Genomic evolution patterns in SMZL-T. (A) Comparison of frequently altered genes in SMZL (left) and SMZL-T (right). Genes are clustered by pathways (in different colors). Only genes with at least 3 alterations in 1 of the groups are depicted. Asterisks indicate the alterations significantly enriched in 1 of the groups. (B) Comparison of CN profiles of 22 patients with SMZL at diagnosis (green) and 27 patients with SMZL-T at transformation (pink). CN gains are depicted in the upper part of plot, and losses at the bottom. CN regions with recurrence of n ≥ 4 are represented.

Figure 4.

Different evolution patterns in SMZL-T. Total number of shared and unique alterations identified in patients with paired diagnostic/transformed samples. (A) Bar plot showing the overall shared aberrations in each case between diagnosis and transformed samples. (B) Unique genomic aberrations identified in each case, at diagnosis (left) and at transformation (right). SNVs, indels, gains, losses, and CN-LOH were considered. The asterisks indicate the cases with no CN array data. Models of divergent (C) and linear (D) evolution patterns during SMZL transformation. Upper panels: simplified models; lower panels: an example of each type, case SMZL059 as an example for divergent evolution (C) and case SMZL045, the only case with linear evolution (D).

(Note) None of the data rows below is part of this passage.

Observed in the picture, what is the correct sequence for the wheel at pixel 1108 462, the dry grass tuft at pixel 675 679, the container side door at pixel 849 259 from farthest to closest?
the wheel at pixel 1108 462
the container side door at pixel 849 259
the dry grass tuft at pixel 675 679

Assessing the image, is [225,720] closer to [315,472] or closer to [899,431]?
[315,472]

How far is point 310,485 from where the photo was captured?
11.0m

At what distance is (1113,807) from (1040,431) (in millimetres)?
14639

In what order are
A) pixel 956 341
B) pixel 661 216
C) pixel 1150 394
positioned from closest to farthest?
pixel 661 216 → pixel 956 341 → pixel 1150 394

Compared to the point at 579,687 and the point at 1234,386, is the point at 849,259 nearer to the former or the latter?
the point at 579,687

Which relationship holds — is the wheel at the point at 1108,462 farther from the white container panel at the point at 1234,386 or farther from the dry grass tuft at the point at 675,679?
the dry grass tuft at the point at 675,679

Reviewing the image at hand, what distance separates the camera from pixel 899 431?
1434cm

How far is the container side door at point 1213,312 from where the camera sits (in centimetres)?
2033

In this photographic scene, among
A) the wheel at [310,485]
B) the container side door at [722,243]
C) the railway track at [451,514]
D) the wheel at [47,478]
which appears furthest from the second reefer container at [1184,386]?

Green and pink cell aggregates depict the SMZL and SMZL-T clones, respectively, common mutated precursor cell (CPC) in orange, and normal B cell is represented in blue.

Figure 5.

Whole genome landscape of SMZL055 at diagnosis and transformation. (A) Circos plots displaying structural variants and CNAs at diagnosis (left) and transformation (right). (B) Representation of the number of mutations shared by (gray), or specific to, the SMZL (green) and SMZL-T (pink) samples. (C) Representation of the reciprocal translocation t(14;19)(q32;q13). (D) Chromosome 15 of the transformation sample with a chromothripsis pattern inactivating B2M gene, acquired at transformation.

Figure 6.

Survival from time of transformation. (A) Impact of genetic alterations or (B) the cumulative number of (N.) of genetic changes present at transformation on SFT. The impact is quantified with the hazard ratio and its 95% confidence interval. Continuous variables were scaled. The gray, red, blue, and yellow boxes indicate the type of genetic alterations found in each alteration (SNVs/indel, loss, gain, and CN-LOH, respectively). The right columns show: the number of cases (n) and events (evt.), the number of altered cases (no. alt.), and the P value (P-val) of the log-rank test (for dichotomous variables) or of the Cox regression (for continuous variables). Only alterations with at least 4 altered cases at transformation are shown. Complex karyotype (CK) is dichotomized and defined by the presence of 3 or more aberrations. (C-D) Kaplan-Meier curves of SFT based on (C) the presence of KLF2 mutations or (D) complex karyotype at transformation.